→ WHAT NEEDS TO BE DONE:
Starting at the line below that contains "bạn cách làm" and ending at the line that contains "Thời trang - Người", retype each line exactly as it stands, but omit the pictures.

→ RECORDS TO PROCESS:
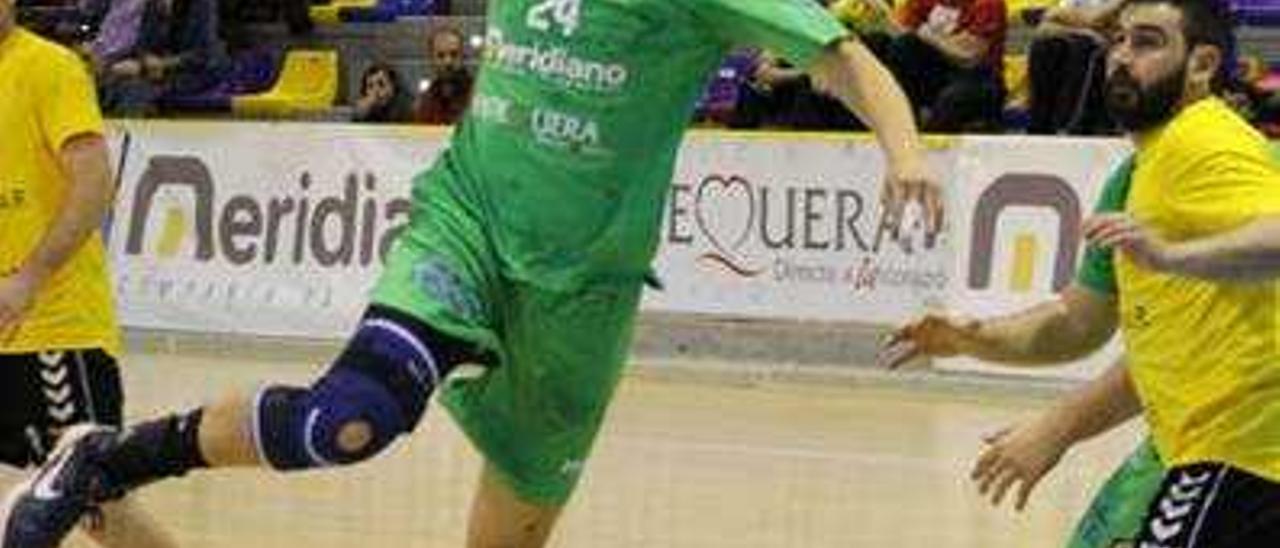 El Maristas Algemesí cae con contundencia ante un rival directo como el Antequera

---

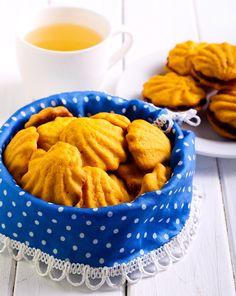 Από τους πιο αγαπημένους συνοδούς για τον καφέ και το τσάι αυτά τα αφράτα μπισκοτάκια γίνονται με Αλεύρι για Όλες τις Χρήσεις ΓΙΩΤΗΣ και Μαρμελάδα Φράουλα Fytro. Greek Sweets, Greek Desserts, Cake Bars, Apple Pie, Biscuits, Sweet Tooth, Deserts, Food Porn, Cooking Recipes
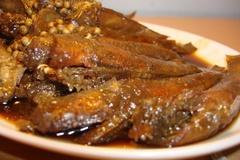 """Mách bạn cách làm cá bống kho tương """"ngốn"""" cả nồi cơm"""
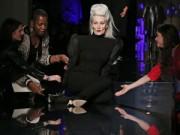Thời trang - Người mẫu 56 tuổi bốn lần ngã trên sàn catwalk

→ RESULT:
 """Mách bạn cách làm cá bống kho tương """"ngốn"""" cả nồi cơm"""
Thời trang - Người mẫu 56 tuổi bốn lần ngã trên sàn catwalk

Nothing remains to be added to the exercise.